Editorial: Stuck in the middle with crude
Oil and gas exploration and production companies managed to cut output just in time to prevent crude oil storage from running out of space. The combination of cuts, both voluntary and otherwise, and the beginnings of demand recovery averted a return to the negative oil futures pricing experienced in late April and lifted the cost of a barrel of oil back above $30/bbl from an April 2020 Brent average of $18/bbl.
The US Energy Information Administration (EIA) forecasts Brent to average $34/bbl for 2020, down $30 from 2019. The agency predicts a 4.4% decline in US crude production for 2020, to 11.7 million b/d, and another 6.8% drop in 2021. EIA’s forecast recovery in natural gas pricing is similarly gradual.
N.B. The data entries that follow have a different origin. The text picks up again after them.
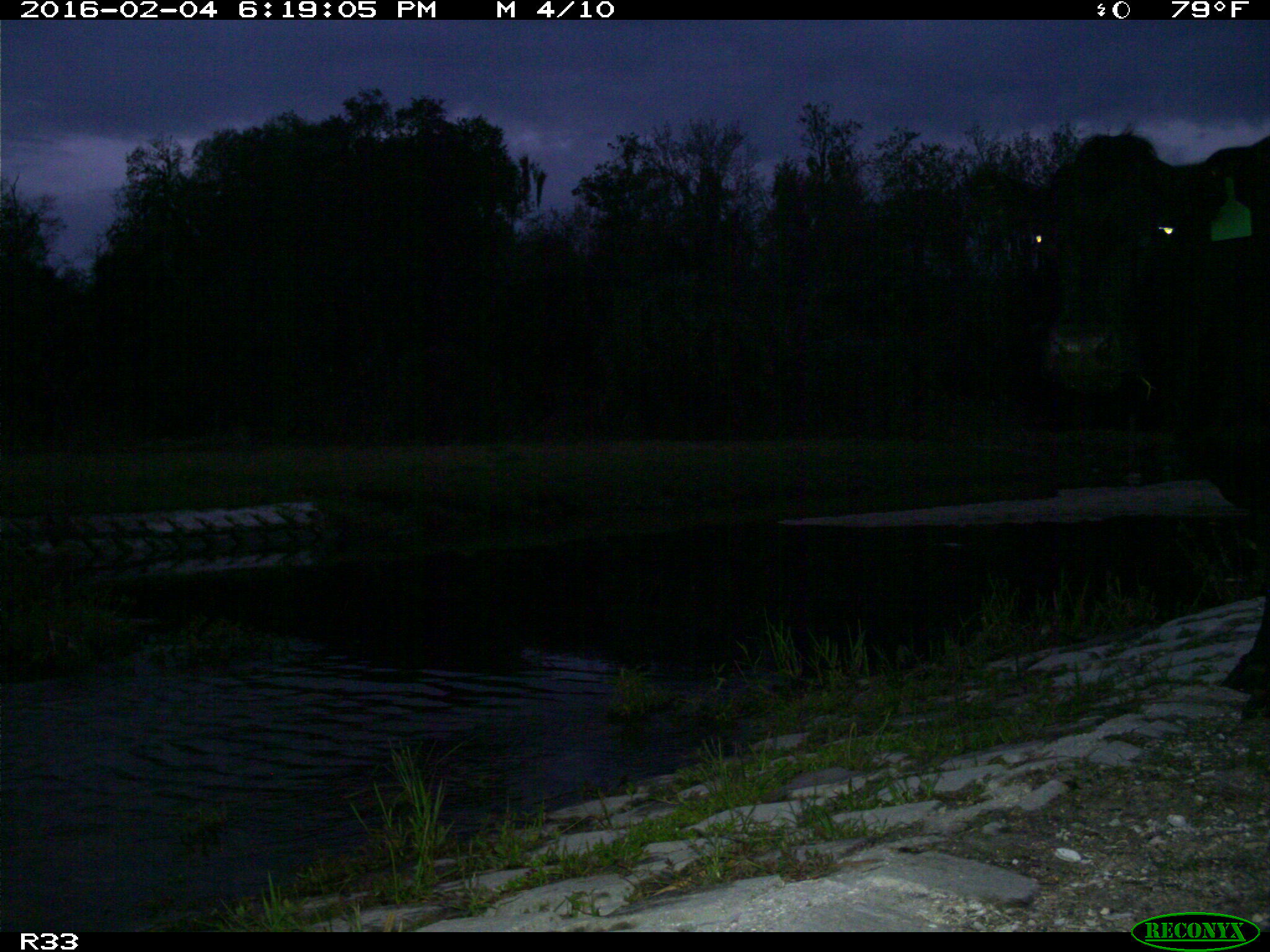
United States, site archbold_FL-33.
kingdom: Animalia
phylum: Chordata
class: Mammalia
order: Artiodactyla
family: Bovidae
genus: Bos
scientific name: Bos taurus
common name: domestic cow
Henry Hub prices averaged $1.73/MMbtu in April and are expected to average $2.14/MMbtu for 2020 and $2.89/MMbtu in 2021 on lower production. As of mid-May, 339 oil and natural gas rigs were operating in the US, a record low since Baker Hughes Co. started keeping data on the topic in 1987.
Against this backdrop, continued discipline clearly is required. The pace of post-pandemic economic recovery is uncertain and will likely vary widely from country to country. Even the notion that the world has successfully put COVID-19 in the past is open to question as economies reopen and only recently adopted social distancing norms relax.
As supply and demand patterns continue to evolve the industry’s midstream is, appropriately enough, caught in the middle. Though its fee-based revenue model makes it less exposed to commodity price swings than either the upstream or downstream, the midstream’s bottom line is directly affected by changes in volumes. Less oil and gas being shipped means less revenue.
Duck and cover
In response to these realities, midstream companies have been lowering capital expenditures; dramatically in some cases. Company reports compiled by Alerian show an average 45.6% drop from 2019, with DCP Midstream’s planned capital spend down more than 83% year on year.
Tangible examples of deferred projects include Phillips 66’s Red Oak (Permian and Cushing, Okla., to US Gulf Coast) and Liberty (Bakken and Rockies to Cushing) crude pipelines and its Sweeny Frac 4 project, all of which were part of reducing 2020 consolidated capital spending by $700 million to $3.1 billion. Phillips 66 also postponed making a final investment decision on its ACE Pipeline, connecting the St. James, La., crude hub to area refineries.
Enterprise Products Partners meanwhile cancelled or deferred spending on 13 projects, including delays to its Midland-to-Enterprise Crude Houston 4 pipeline. The 450,000 b/d pipeline, expandable to as much as much as 540,000 b/d, had been expected to enter service first-half 2021 and is now expected to do so second-half 2021. The company cancelled a planned 30,000-b/d expansion to its 116,000-b/d butane isomerization plant at its NGL fractionation and storage complex in Mont Belvieu, Tex.
This degree of spending prudence is appropriate on the part of the US midstream. The country will presumably return to being the world’s leading hydrocarbon producer. The key for the companies involved in moving these hydrocarbons to market and processing them for downstream use will be sticking around long enough to see that day.
Living within one’s means is always appropriate. The more so when one’s place in the market is that of a middleman navigating a fractured but temporary present between a great past and a bright future. Dollars not spent now will be available later and a potentially damaging overbuild of capacity can be avoided in the meantime.